- [EXERCISE DESCRIPTION]: Find how many lines below hold "States", and give that number as the entire answer.

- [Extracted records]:

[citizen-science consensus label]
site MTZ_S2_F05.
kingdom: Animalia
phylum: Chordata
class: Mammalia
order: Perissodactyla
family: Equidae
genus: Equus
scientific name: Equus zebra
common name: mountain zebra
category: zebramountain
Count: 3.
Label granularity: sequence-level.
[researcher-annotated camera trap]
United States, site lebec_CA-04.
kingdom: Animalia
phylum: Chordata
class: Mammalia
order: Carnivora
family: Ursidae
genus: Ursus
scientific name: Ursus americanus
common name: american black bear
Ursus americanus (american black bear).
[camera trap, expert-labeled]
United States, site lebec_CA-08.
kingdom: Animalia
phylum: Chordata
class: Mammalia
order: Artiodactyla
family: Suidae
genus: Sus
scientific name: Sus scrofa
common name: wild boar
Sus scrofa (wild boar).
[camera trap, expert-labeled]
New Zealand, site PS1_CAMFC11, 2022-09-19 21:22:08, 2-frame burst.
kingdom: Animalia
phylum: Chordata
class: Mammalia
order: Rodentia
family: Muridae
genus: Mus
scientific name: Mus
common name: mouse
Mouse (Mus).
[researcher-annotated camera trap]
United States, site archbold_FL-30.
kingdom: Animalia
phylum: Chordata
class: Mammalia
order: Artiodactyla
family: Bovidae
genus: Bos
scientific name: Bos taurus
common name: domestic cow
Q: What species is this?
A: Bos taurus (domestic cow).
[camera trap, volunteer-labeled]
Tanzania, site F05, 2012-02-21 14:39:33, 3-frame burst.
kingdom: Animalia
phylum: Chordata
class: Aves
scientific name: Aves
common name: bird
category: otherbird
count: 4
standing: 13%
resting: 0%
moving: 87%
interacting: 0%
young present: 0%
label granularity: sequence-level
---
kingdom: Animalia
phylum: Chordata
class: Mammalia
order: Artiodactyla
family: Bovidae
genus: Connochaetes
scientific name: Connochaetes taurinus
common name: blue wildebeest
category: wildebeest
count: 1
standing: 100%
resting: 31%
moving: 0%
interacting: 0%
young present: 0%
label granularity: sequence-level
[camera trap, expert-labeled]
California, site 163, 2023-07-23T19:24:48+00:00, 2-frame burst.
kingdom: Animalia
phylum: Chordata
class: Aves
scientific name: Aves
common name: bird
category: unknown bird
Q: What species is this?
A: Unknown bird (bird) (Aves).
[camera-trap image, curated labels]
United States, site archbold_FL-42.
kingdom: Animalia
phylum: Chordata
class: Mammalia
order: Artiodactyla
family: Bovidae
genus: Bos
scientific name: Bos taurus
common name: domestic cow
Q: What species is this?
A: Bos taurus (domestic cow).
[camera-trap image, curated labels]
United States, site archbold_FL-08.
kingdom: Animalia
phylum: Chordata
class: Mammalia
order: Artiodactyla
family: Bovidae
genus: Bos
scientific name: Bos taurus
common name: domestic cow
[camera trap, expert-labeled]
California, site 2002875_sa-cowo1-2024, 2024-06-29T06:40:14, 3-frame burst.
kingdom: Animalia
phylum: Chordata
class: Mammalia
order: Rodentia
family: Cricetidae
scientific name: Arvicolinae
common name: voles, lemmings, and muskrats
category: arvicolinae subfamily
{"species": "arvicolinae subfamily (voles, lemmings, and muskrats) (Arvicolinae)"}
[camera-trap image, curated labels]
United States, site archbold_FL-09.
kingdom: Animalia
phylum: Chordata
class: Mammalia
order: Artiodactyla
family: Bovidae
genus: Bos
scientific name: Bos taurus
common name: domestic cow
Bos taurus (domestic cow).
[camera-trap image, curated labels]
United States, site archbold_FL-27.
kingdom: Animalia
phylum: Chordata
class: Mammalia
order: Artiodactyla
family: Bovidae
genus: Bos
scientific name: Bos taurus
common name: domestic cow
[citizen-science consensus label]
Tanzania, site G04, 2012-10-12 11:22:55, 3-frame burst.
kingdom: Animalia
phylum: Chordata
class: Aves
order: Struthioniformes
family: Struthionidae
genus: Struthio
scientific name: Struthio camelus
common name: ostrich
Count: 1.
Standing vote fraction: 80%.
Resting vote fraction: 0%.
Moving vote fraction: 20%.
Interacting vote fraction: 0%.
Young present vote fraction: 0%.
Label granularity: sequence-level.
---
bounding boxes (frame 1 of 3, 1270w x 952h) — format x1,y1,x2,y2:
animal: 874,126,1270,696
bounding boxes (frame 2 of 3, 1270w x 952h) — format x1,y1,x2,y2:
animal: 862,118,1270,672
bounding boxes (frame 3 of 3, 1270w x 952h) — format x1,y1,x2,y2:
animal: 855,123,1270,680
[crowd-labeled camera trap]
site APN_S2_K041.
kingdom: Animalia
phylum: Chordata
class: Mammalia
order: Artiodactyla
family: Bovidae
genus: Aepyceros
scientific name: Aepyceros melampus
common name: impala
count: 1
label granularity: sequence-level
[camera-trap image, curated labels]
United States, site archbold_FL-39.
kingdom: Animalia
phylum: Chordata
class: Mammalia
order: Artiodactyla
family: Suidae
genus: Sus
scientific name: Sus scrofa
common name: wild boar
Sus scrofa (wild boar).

- [RESULT OF THIS EXERCISE]: 8